# Probleme mit Lagern im RMX



## P3 Killa (27. August 2006)

Hi,

da die Lager in meinem RMX so Ziemlich alle Zerbrochen waren habe ich mir neue bestellt.
Nun wo sie da sind habe ich gestgestellt das die lager zwar die gleiche bezeichnung haben die alten Lager aber eine gehäusebreite von 10mm und die neuen von 7mm haben.
Sprich die neuen sind zu schmal.
Also habe ich nochmal mit der Firma geredet und die meinten das es nur sein kann das die Lager die in meinem RMX verbaut sind eine Spezialanfertigung für Rocky Mountain sind.
Weis jemand von euch etwas darüber?  

Mfg Tobi


----------



## janos (27. August 2006)

auf den original lager ist eine nummer, die nummer gibt die grosse an und die buchsgtaben details wie dichtung spiel usw.

[Auszüge aus einem Datensatz zum räumlichen Denken]
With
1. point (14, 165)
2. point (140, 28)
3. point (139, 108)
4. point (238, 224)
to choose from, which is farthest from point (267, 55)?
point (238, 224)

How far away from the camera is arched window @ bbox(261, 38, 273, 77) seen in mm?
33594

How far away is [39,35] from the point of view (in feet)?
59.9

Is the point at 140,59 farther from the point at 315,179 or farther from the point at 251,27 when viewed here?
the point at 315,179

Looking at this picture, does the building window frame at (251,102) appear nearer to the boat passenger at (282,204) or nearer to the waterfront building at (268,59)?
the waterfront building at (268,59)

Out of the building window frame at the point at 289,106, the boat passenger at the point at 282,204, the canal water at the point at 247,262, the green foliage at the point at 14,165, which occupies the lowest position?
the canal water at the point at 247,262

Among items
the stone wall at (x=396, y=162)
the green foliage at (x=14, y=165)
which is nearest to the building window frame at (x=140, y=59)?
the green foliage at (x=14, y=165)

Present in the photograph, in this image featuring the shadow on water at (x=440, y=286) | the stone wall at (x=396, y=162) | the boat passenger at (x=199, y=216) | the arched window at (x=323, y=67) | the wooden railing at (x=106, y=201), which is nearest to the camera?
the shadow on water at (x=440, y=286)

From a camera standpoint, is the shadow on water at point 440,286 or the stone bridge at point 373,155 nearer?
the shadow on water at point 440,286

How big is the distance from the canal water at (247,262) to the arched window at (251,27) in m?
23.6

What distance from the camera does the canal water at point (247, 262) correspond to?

AUFGABENSTELLUNG =>
a: Welche Gehäusebreite haben laut dem Forumsthread über die Lager im RMX die alten Lager und welche die neuen?
b: Führe den Forumsthread über die Lager im RMX nach seinem letzten Satz weiter.

ANTWORTEN JE AUFGABE =>
a: Die alten Lager haben eine Gehäusebreite von 10 mm, die neuen eine von 7 mm.

b:
meines wissen nach 380 und 608 beide doppelt gedichtet. beim örtlichen kfz und industrie bedarfs laden sollten die vorrätig sein
eine andere breite bei gleich bezeichnung ist eigentlich ausgeschlossen

mfg janos


----------



## MTB-News.de




----------



## P3 Killa (27. August 2006)

Genau das ist eben das problem ich war selbst im fachhandel und die beiden bezeichnungen stimmen überein.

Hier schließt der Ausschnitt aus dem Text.